The temple of Artemis at Ephesus was destroyed on July 21, 356 BC in an act of arson committed by Herostratus.

The site of the temple was rediscovered in 1869 by an expedition sponsored by the British Museum, and while several artifacts and sculptures from the reconstructed temple can be seen there today, as for the original site, only a single column remains from the temple itself.

The graphical image of the temple of Artemis.

The only column left from the Temple of Artemis. The rest was destroyed.

Statue of Zeus
The very classic wonder. It was carved by the famed Classical sculptor Phidias (5th century BC) circa 435 BC in Olympia, Greece.

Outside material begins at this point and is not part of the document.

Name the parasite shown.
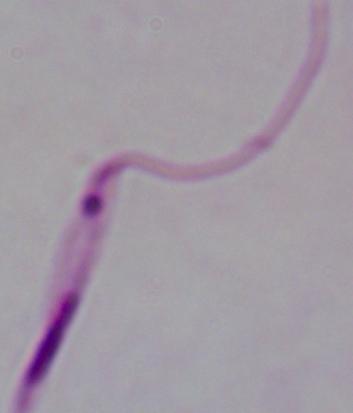
This is Leishmania.

Micrograph. 1000x magnification.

Zeus was carved from ivory (technically the ivory was soaked in a liquid that made it softer, so it was probably both carved and shaped as necessary) then covered with gold plating (thus chryselephantine) and was seated on a magnificent throne of cedarwood, inlaid with ivory, gold, ebony, and precious stones.

The circumstances of its eventual destruction are a source of debate: some scholars argue that it perished with the temple in the 5th century AD, others argue that it was carried off to Constantinople, where it was destroyed in the great fire of the Lauseion.

Mausoleum of Maussollos

The Mausoleum of Maussollos was a tomb built between 353-350 BC at Halicarnassus (present Bodrum, Turkey), for Mausolus a provincial king in the Persian Empire, and Artemisia, his wife and sister.

Mausolus Artemisia spent their huge amount of tax money on beautifying the city. They bought statues, temples, and buildings of gleaming marble. In the center of the city Mausolus planned to place a resting place for his body after he was dead. It would be a tomb that would forever show how rich he and his queen were.

In 353 BC Mausolus died, leaving Artemisia broken-hearted. (It was the custom in Caria for rulers to marry their own sisters. One reason for these marriages might have been that it kept the power and wealth in the family.) As a tribute to him, she decided to build him the most splendid tomb in the known world. It became a structure so famous that Mausolus' name is now associated with all stately tombs through our modern word mausoleum.

Colossus of Rhodes

The Colossus of Rhodes was a giant statue of the god Helios, erected on the Greek island of Rhodes by Chares of Lindos between 292 BC and 280 BC. It was roughly the same size as the Statue of Liberty in New York, although it stood on a lower platform. It was one of the Seven Wonders of the World.

The statue stood for only 56 years until Rhodes was hit by an earthquake in 224 BC. The statue snapped at the knees and fell over onto the land. Ptolemy III offered to pay for the reconstruction of the statue, but an oracle made the Rhodians afraid that they offended Helios, and they declined to rebuild it. The remains lay on the ground for over 800 years, and even broken, they were so impressive that many travelled to see them.

Pharos of Alexandria

The Pharos of Alexandria was a lighthouse built in the 3rd century BC on the island of Pharos in Alexandria, Egypt to serve as that port's landmark, and later, a lighthouse.

With a height variously estimated at between 115 and 135 metres (383 - 440 ft) it was among the tallest man-made structures on Earth for many centuries, and was identified as one of the Seven Wonders of the World by Antipater of Sidon.

It ceased operating and was largely destroyed as a result of two earthquakes in the 14th century AD; some of its remains were found on the floor of Alexandria's Eastern Harbour by divers in 1994.